Good news, bad news in city staff turnover rate

The recent report on the turnover rate of Minot city staff members is – if possible – both alarming and reassuring.

The bad news obviously is that the city spends good money to train people who then leave town or find other employment in the area. It’s a huge expense that the city cannot afford.

Part of what reporter Jill Schramm recently wrote about the issue went like this:

“Significant staff turnover among police officers and firefighters has reduced department experience and raised public safety costs, City Manager Tom Barry told the Minot City Council Monday.

“Overall, employee turnover in the City of Minot spiked toward the end of 2017 to boost the annual turnover rate to 14.87 percent for the year. That compares to 13.5 percent in 2016 and a projected 2017 rate of 10.4 percent. There were 63 departures on the staff of 424 full-time employees, of which eight were retirements.

“Barry highlighted the 14 percent turnover in the police department over the past seven years and the 10 percent turnover in the fire department during that time.”
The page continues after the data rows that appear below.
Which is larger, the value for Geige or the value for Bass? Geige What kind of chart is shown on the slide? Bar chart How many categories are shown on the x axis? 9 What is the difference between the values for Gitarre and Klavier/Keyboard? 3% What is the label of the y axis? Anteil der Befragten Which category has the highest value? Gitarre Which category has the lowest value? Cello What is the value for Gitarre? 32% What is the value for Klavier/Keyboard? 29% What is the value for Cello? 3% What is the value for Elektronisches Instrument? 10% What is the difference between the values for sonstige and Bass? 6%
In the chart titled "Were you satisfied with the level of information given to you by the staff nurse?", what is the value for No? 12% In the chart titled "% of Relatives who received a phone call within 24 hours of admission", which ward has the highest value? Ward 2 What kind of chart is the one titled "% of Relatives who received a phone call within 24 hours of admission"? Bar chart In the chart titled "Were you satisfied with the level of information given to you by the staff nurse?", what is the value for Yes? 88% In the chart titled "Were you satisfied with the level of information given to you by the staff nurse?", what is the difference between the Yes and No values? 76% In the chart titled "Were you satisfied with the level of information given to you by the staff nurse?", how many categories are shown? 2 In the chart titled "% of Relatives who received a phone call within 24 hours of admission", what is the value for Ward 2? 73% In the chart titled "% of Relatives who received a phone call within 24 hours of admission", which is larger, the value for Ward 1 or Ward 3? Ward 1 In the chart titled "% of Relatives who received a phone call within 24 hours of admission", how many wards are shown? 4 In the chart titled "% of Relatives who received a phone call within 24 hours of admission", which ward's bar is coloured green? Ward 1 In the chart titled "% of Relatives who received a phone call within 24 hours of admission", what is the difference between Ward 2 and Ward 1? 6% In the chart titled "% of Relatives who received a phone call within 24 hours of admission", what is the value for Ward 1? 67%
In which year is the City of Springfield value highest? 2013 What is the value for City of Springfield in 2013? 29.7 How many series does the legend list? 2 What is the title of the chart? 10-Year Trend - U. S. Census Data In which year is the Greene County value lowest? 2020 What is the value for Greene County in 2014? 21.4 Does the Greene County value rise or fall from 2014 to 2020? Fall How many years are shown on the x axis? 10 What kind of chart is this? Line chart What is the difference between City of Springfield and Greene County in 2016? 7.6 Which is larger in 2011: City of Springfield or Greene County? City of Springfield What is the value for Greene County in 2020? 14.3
That is indeed alarming news, both in terms of economics and public safety.

It should be noted that the city is working earnestly on the problem and will continue to do so.

But what will they do; what can they do?

Throw money at the problem? Some Minot residents and presumably city employees would give that thought a big yes.

But that would ignore the fact that many people today aren’t seeking a forever job. They work hard and gain experience and then deliberately move on within a few years. If the city tries to entice those employees to stick around simply by offering them more money we’ll end up paying all workers inflated wages and probably still struggle with departures.

Salaries alone can’t be the entire fix. We’re confident the city will probe deeply into what other factors cause good employees to leave so soon.

So what is the supposed good news in the turnover situation? Only that Minot continues to do a good job at attracting qualified workers and getting them to sign on, which is evident by the very capable police and firefighters currently serving the community. For some reason – or reasons – they chose Minot. Now if we could just get them to set down roots.

It’s going to take some frank and open discussions between employer and employee to learn what it will take to keep these young professionals in Minot. The city council seems to be on it; let’s look for ways to help.